Let’s say you have a lengthy form composed of dozens of fields stretching down several page lengths. Your client calls you and says that they need to add a Middle Initial field right after First Name. You now have to select every single field below First Name, move it down the exact height of another field, its label, and the margin between two fields, grab the footer and move it down, and then manually select the vector points comprising the bottom of your content container object and move them down, before duplicating the First Name field, and moving it down, all the while making sure you’re keeping those margins consistent. I know you’ve had to do something like this many times. To Photoshop, it’s all just layers on a page. The fact that several objects occur in vertical sequence does not concern Photoshop one bit. Such are the follies of using a graphics application to do interface design.
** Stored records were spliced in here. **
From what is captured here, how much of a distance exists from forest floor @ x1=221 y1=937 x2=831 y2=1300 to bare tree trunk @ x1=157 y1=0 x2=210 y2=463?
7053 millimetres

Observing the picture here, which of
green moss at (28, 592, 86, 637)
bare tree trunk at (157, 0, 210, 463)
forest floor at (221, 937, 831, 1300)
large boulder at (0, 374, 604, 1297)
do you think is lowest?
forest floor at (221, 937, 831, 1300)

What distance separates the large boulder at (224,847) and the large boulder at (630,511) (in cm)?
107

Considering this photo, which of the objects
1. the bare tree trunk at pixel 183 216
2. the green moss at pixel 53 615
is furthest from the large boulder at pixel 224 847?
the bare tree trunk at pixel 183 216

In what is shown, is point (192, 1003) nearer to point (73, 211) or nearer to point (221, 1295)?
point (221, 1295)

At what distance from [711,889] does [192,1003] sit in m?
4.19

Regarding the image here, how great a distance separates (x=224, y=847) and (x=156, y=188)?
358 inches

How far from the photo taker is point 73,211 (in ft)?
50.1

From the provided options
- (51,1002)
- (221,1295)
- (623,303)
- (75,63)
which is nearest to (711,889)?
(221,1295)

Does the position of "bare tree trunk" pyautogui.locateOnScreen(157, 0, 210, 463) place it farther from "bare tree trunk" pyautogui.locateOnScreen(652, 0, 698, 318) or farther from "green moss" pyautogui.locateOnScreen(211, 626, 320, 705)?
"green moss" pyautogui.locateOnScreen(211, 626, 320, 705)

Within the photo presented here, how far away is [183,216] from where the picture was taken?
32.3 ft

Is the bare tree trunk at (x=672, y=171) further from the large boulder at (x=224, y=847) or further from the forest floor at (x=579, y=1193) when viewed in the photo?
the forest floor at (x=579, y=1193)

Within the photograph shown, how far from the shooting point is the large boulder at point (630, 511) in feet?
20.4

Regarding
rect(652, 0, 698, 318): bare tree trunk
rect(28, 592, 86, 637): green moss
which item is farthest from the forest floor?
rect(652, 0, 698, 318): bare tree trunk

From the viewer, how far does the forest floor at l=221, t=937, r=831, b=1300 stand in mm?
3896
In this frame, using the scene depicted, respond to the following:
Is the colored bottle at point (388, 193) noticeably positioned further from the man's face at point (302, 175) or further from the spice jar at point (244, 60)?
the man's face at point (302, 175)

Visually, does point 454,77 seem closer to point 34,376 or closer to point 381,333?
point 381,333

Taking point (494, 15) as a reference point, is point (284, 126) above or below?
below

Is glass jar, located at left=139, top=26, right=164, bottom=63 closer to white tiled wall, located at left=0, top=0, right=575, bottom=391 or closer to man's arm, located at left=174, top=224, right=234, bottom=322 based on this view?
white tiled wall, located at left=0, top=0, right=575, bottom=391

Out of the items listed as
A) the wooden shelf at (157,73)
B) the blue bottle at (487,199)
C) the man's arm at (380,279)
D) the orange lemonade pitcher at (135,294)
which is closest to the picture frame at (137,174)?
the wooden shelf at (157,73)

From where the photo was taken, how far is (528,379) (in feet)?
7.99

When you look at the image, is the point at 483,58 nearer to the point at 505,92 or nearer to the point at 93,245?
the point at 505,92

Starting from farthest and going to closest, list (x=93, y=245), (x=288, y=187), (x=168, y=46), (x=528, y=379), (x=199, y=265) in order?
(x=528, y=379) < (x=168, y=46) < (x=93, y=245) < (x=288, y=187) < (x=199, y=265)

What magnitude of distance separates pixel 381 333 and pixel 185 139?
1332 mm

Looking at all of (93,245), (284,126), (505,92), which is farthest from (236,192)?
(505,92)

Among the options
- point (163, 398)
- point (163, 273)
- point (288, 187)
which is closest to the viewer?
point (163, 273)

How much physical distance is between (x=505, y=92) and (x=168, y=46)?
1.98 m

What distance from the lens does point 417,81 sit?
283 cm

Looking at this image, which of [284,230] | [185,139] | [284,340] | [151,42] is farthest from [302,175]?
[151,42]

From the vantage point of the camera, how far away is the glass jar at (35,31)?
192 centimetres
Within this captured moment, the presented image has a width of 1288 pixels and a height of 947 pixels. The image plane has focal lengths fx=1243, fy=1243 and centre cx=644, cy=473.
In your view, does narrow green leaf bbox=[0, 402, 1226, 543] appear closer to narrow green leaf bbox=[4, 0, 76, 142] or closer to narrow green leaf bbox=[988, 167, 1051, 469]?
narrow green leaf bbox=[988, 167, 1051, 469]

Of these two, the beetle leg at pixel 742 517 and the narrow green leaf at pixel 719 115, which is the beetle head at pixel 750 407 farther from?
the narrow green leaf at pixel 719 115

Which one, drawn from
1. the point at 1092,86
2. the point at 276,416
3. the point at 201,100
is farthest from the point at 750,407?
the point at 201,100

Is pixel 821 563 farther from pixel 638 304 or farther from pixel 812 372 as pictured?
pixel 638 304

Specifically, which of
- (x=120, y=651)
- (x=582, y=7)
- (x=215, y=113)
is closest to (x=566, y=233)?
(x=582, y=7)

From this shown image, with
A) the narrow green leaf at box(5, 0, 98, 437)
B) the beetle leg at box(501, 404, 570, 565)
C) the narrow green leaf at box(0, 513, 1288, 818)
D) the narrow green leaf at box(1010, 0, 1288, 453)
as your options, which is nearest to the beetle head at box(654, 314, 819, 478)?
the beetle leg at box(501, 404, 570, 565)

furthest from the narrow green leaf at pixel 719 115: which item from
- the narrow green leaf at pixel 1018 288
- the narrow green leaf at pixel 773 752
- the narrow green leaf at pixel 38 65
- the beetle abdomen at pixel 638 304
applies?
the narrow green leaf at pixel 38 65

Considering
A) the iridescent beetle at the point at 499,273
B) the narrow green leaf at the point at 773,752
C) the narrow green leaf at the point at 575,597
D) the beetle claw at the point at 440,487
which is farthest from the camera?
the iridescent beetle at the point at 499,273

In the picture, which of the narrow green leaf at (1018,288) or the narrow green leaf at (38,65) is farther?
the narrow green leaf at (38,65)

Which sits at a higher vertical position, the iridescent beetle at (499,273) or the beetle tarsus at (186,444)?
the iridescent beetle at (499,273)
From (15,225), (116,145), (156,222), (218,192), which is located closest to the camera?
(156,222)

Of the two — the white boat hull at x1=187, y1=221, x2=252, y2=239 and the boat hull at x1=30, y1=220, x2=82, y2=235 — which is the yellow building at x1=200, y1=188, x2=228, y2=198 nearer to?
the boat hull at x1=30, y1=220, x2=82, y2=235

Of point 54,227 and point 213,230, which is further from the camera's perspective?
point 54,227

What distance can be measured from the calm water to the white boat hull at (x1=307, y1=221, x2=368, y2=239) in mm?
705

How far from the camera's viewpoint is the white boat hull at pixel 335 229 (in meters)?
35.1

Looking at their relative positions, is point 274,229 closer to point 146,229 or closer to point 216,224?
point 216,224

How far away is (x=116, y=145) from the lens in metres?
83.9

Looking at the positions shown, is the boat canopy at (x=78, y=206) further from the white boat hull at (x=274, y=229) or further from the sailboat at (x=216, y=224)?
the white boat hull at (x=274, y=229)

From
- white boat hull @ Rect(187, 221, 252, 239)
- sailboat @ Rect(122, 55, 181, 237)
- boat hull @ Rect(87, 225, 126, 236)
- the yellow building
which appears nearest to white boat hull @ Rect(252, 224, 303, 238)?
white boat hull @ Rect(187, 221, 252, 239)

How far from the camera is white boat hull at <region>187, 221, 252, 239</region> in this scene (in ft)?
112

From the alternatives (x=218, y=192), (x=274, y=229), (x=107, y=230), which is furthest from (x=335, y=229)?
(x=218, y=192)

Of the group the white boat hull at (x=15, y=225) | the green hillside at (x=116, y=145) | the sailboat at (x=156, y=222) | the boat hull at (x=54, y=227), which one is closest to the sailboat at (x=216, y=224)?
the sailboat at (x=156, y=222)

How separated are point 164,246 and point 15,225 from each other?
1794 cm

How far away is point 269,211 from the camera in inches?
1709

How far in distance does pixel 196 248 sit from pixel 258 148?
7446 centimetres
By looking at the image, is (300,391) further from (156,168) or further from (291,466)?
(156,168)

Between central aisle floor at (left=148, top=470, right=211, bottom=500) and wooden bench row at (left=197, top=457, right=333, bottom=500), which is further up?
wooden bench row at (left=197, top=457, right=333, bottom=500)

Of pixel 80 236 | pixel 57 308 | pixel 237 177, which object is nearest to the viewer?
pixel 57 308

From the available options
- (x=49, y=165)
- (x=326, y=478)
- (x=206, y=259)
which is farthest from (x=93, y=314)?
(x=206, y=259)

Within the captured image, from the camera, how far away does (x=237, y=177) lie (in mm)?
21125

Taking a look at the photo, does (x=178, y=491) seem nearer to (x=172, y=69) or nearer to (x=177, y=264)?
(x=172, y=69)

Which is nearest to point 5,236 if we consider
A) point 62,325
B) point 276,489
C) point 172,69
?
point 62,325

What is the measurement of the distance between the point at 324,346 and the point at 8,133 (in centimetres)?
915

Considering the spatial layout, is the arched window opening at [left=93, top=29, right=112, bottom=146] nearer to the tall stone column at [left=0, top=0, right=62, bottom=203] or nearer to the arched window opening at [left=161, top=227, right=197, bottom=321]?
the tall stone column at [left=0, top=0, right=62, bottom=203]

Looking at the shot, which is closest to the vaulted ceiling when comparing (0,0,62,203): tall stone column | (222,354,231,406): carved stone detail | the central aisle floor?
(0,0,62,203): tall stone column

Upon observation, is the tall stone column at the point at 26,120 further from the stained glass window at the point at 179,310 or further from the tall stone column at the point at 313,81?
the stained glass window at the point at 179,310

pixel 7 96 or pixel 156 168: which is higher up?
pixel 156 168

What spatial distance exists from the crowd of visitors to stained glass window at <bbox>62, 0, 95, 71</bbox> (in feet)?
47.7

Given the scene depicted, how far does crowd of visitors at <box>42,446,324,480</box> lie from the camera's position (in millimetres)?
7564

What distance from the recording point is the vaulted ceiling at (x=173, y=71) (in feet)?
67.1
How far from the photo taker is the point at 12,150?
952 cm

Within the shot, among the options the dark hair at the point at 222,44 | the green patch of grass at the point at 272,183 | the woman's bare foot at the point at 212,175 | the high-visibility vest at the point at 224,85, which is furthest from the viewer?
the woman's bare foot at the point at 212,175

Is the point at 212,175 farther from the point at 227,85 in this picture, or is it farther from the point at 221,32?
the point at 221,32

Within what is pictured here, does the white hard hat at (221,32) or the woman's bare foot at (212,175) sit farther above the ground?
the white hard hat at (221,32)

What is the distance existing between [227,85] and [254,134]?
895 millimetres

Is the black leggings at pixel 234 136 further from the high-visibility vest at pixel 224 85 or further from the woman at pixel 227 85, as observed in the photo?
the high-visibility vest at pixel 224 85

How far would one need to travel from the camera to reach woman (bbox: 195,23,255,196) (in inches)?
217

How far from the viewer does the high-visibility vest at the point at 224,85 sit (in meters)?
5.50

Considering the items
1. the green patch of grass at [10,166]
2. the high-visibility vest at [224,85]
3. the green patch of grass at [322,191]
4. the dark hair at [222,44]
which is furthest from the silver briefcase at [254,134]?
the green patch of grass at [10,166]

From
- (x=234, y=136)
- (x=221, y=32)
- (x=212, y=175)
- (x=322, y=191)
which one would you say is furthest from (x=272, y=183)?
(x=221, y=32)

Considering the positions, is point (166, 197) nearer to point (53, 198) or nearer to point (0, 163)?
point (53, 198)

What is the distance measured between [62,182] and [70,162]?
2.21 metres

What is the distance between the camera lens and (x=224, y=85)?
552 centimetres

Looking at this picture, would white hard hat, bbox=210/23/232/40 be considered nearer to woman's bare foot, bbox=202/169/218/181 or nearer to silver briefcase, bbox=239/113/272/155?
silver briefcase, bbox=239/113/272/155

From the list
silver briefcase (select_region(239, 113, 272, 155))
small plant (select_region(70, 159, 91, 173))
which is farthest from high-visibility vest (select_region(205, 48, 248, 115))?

To accomplish the same task in Antetype I would select my First Name field and label container object, and hit command-D. That’s it.
I could go on for several more pages about the wonders of using Antetype’s dynamic layout tools (really, don’t get me started on margin and padding), but suffice it to say they will save you a lot of time and frustration. If Antetype had all its other features except the layout tools, it would still be a great app. But the layout tools elevate it to “heavens parting, trumpets sounding” territory.
Those are just four features of Antetype, and I’ve really only touched on facets of those four features. But hopefully I’ve given you a taste of the difference between doing screen design with an app that understands only pixels and doing screen design with an app that understands interfaces. Just as you wouldn’t use Word to make a spreadsheet, or use Illustrator to edit a photo, it doesn’t make a whole lot of sense to use Photoshop to design an interface. Up until Antetype, our other options were limited or fraught with downsides. But take it from me, a former fellow frustrated screen designer, there is now a better way.